Bertemu presiden oleh sebagian masyarakat merupakan sebuah harapan dan keinginan yang diidam-idamkan. Meski penyandang tunanetra, itu bukan halangan bagi Joni Malela untuk tetap berkeinginan bertemu SBY. Lain dengan menteri, pejabat lembaga negara, dan orang-orang di sekitar presiden, bertemu dengan presiden secara langsung adalah sesuatu yang sulit tercapai oleh masyarakat kalangan bawah.
Panjangnya antrean dan tewasnya Joni Malela saat open house menjadi sebuah pelajaran dan petunjuk bagi kita semua bahwa selama ini ada saluran-saluran yang mampet atau buntu untuk menyampaikan aspirasi rakyat kepada pemerintah.
Selain itu, terkesan sebuah citra bahwa selama ini terbentang jarak yang lebar antara istana dan rakyat jelata. Sehingga, ketika ada sebuah kesempatan bertemu presiden di Istana, rakyat berduyun-duyun pergi ke sana rela antre.
Jauhnya presiden dan Istana dengan rakyat ini bisa terjadi karena. Pertama, Presiden SBY selama ini justru lebih banyak mencurahkan masalah yang dihadapi kepada rakyat. Kita lihat SBY sedikit-sedikit mengeluh. Keluhan SBY yang diekspos media selama ini seolah-olah mengatakan, "Wahai rakyat, aku sedang dizalimi, oleh karena itu aku mengeluh kepadamu." Seringnya SBY curhat kepada rakyat inilah yang membuat SBY lupa akan tugas yang seharusnya menerima aspirasi dari rakyat.

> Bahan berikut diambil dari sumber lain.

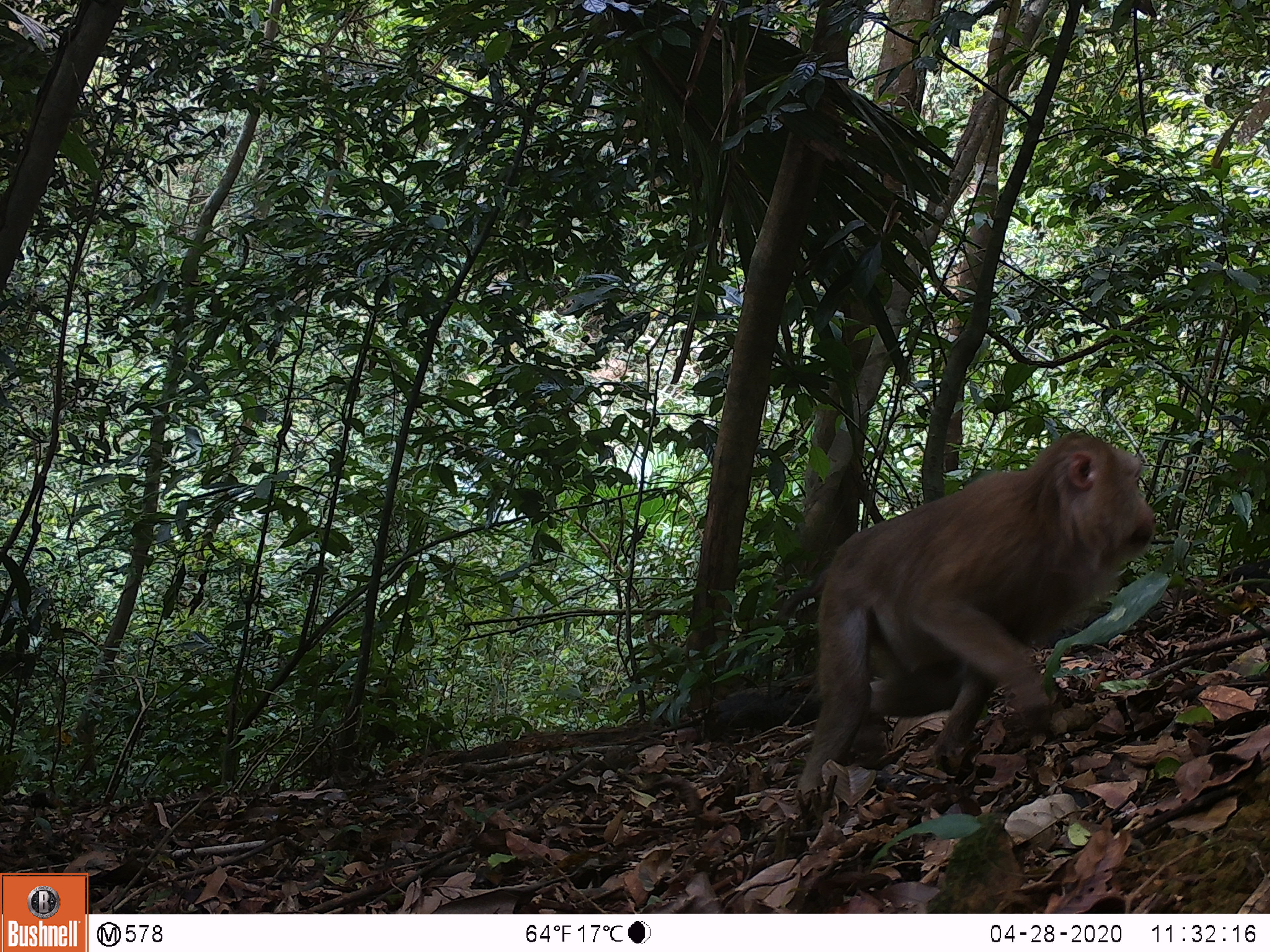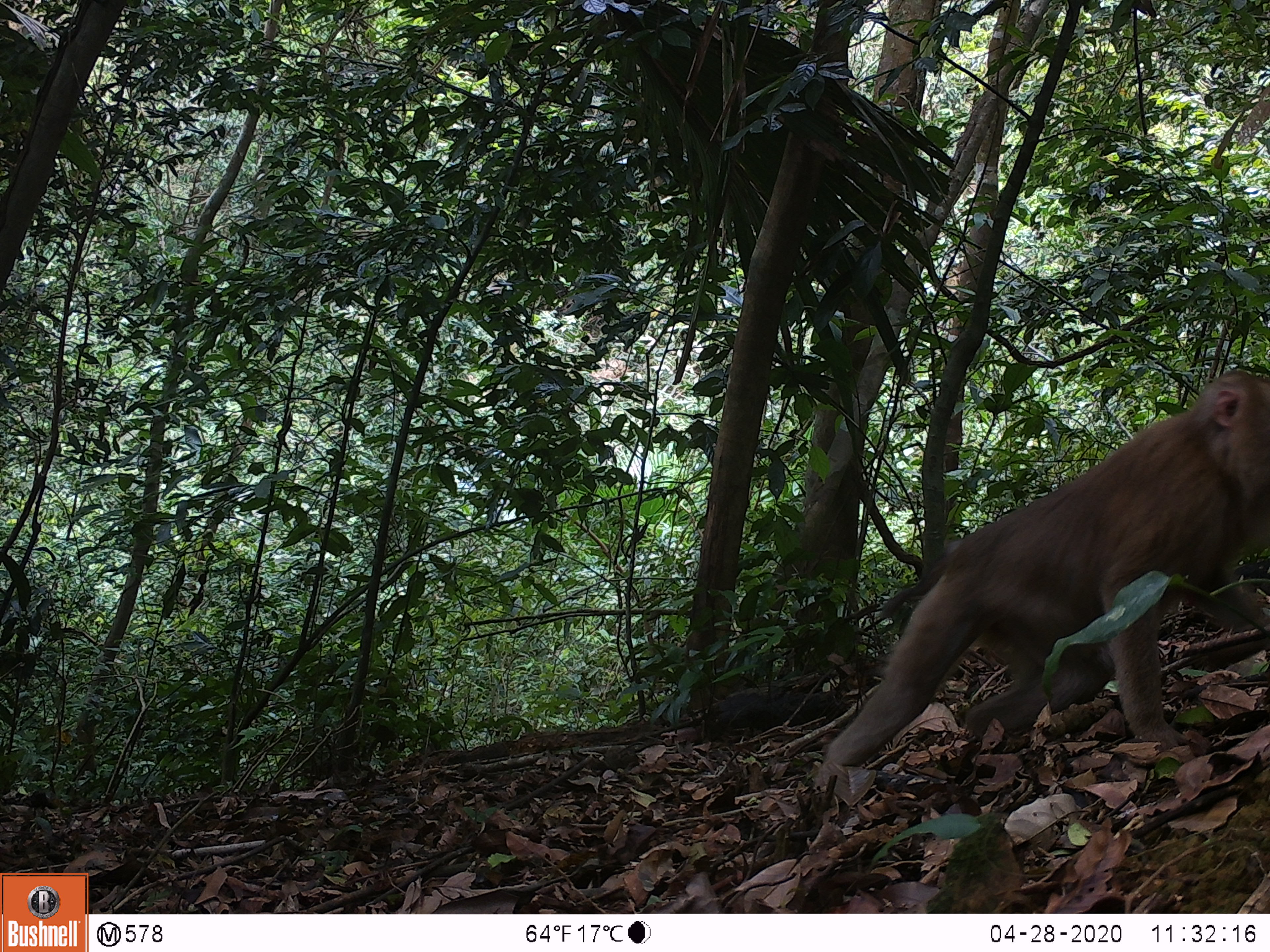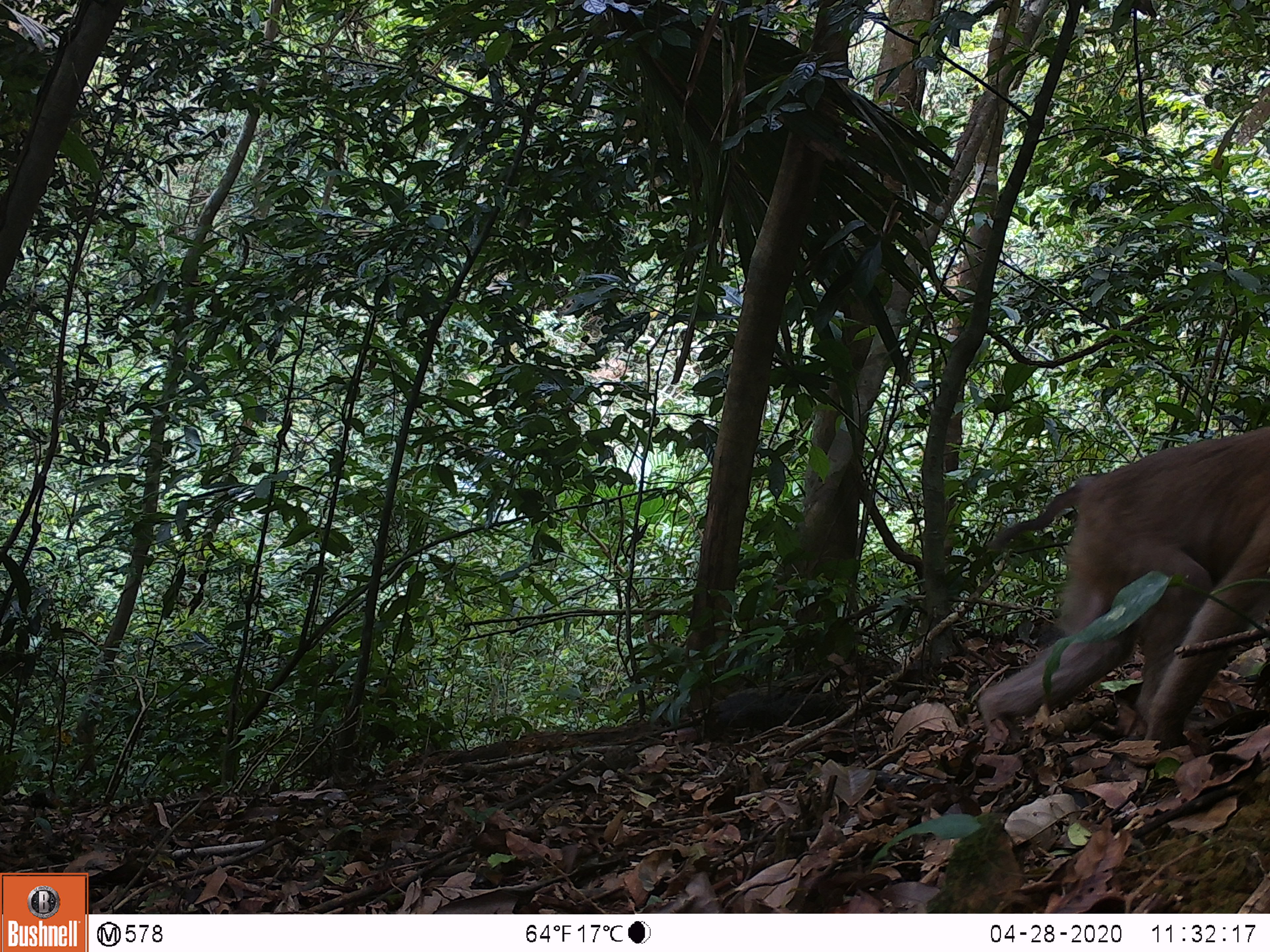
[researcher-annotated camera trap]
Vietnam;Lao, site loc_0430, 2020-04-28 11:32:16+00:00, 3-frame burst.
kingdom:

Curhat SBY kepada rakyat itu, kalau dihitung, sangat banyak. Misalnya, ketika ada aksi terorisme pada Juli 2009, SBY saat konferensi pers membawa foto dirinya yang sedang ditembak di wajah dan foto itu diperlihatkan kepada rakyat walau sebenarnya foto itu tidak ada hubungannya dengan masalah terorisme yang terjadi. Kemudian, saat SBY disindir demonstran dengan fable seekor kerbau, dia pun curhat kepada rakyat. Demikian pula saat seorang politikus senior selalu mengkritik SBY dalam setiap acara, dia pun mengeluhkan kritik itu kepada rakyat.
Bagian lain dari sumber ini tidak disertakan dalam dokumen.